Logs, metrics, and checkpoints appear under checkpoints/imit and your WandB dashboard.


Q-Learning (scripts/train_q.py & slippi_ai/train_q_lib)

Run a tabular or function-approx Q-learning agent on Slippi environments.

Quickstart

# Disabled WandB, local logging
python -m scripts.train_q \
  --wandb.mode=disabled

Key Flags

--config.learning_rate LR for Q-network updates
--config.reward_halflife Controls discount γ≈0.5^(1/(halflife×60))
--config.batch_size Minibatch size for experience replay
--config.buffer_size Replay buffer capacity
--config.target_update_interval Steps between target-network sync

--wandb.project
--wandb.group
--wandb.name
--wandb.mode
--wandb.dir Local log directory

Examples

# Online logging to WandB, custom experiment group
python -m scripts.train_q \
  --config.learning_rate=1e-4 \
  --config.reward_halflife=8 \
  --wandb.mode=online \
  --wandb.project="slippi-q" \
  --wandb.group="run_alpha" \
  --wandb.name="alpha-001"
# Offline logging to disk
python -m scripts.train_q \
  --config.batch_size=64 \
  --config.buffer_size=100000 \
  --wandb.mode=offline \
  --wandb.dir="/mnt/logs/q_learning"

All flags under --config.* map directly to train_q_lib.Config fields.


PPO Reinforcement Learning (scripts/rl_example.sh & slippi_ai/rl/run.py)

Launch parallel PPO training with Dolphin-EMU environments, actor-learner architecture, and optional self-play.

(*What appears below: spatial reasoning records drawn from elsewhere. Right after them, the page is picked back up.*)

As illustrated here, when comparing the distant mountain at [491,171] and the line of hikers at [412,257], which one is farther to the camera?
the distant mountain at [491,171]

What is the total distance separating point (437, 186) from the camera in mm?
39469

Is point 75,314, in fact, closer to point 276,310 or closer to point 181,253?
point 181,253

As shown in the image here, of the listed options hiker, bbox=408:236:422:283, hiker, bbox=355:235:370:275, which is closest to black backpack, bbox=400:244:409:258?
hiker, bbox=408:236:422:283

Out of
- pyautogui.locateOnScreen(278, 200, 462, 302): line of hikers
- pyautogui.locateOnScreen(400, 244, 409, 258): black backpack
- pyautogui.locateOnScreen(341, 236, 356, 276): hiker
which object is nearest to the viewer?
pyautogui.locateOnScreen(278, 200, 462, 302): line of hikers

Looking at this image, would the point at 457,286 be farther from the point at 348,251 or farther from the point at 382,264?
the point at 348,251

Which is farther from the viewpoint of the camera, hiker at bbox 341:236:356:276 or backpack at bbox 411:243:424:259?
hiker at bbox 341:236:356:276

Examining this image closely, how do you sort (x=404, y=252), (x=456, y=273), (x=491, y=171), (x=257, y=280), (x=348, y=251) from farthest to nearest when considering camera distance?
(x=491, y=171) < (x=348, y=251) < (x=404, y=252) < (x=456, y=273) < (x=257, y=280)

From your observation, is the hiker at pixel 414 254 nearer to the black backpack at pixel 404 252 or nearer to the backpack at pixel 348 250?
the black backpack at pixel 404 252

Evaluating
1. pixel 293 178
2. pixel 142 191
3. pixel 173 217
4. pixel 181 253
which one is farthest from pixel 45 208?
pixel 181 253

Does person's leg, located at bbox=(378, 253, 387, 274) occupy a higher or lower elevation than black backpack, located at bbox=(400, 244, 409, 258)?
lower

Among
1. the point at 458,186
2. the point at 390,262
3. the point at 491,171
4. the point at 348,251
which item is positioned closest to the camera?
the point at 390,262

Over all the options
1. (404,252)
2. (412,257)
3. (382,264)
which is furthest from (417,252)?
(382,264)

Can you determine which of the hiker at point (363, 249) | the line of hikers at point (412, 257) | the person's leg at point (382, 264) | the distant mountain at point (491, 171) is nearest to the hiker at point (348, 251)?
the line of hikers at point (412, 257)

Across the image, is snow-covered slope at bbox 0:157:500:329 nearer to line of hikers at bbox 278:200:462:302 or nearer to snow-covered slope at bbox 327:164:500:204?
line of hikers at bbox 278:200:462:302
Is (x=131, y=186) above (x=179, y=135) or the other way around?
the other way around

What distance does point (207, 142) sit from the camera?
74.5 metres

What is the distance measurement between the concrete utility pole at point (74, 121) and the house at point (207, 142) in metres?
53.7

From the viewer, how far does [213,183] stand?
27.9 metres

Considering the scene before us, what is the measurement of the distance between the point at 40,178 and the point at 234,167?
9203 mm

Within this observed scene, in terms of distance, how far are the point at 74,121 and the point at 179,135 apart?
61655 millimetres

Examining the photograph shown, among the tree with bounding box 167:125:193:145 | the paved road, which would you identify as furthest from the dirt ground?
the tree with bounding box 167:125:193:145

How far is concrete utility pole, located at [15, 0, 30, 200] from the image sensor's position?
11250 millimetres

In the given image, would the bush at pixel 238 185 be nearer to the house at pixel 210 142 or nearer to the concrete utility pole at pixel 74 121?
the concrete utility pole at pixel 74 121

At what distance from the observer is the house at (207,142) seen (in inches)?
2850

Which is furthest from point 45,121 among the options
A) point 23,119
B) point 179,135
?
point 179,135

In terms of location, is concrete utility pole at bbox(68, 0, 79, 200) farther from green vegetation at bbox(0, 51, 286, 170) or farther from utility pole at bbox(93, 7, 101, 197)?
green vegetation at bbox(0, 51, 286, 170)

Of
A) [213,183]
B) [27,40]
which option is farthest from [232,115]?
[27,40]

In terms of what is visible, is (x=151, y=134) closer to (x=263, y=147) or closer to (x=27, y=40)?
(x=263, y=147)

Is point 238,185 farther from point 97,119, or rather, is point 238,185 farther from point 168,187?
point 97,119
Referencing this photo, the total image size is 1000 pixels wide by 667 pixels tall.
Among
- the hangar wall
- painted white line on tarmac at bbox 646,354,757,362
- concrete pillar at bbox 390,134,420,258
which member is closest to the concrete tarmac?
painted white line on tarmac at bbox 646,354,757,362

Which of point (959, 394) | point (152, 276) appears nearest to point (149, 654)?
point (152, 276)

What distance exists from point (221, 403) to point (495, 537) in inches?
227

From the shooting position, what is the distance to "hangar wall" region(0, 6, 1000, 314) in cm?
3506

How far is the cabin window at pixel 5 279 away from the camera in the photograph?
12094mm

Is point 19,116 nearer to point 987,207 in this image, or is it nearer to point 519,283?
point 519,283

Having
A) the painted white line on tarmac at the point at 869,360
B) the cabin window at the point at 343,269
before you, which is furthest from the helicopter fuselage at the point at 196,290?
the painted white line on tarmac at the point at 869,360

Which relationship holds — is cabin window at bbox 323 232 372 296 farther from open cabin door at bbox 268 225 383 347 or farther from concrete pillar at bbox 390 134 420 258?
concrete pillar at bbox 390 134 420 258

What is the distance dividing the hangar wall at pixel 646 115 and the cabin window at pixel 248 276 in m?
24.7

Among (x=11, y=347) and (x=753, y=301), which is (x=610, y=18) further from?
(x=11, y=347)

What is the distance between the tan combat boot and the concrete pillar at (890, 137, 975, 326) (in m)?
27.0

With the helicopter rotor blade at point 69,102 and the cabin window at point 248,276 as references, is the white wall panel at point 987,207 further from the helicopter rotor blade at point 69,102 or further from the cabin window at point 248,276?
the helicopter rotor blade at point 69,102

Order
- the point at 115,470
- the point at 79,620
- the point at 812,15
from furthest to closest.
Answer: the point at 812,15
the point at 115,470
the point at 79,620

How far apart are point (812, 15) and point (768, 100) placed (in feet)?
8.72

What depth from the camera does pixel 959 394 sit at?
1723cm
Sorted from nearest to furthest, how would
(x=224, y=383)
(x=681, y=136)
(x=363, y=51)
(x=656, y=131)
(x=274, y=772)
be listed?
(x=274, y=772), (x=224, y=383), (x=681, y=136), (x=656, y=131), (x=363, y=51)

Quickstart via Shell Wrapper

# Ensure environment variables
export DOLPHIN_PATH=/path/to/dolphin-emu
export ISO_PATH=/path/to/Sm4sh.iso

# Run default fox training
bash scripts/rl_example.sh

Override inline:

bash scripts/rl_example.sh \
  --config.actor.num_envs=128 \
  --config.actor.rollout_length=256 \
  --config.learner.learning_rate=2e-5 \
  --wandb.mode=online \
  --wandb.project="slippi-ppo" \
  --wandb.name="fox_ppo_run"

Direct Python Invocation

python slippi_ai/rl/run.py \
  --config.actor.num_envs=64 \
  --config.actor.rollout_length=200 \
  --config.learner.ppo.epsilon=0.2 \
  --config.opponent.type=SELF \
  --config.opponent.update_interval=50 \
  --config.runtime.max_step=2e7 \
  --config.runtime.tag="marth_selfplay" \
  --wandb.mode=online \
  --wandb.project="slippi-ppo" \
  --wandb.name="marth_sp_001"

Key Flag Categories

Actor • --config.actor.num_envs, rollout_length, inner_batch_size, gpu_inference

Learner & PPO • --config.learner.learning_rate, value_cost, policy_gradient_weight
--config.learner.ppo.epsilon, beta, num_epochs, num_batches

Opponent & Teacher • --config.opponent.type (CPU/SELF/OTHER)
--config.opponent.update_interval, train (self-play schedules)
--config.teacher (path to pretrained imitation model)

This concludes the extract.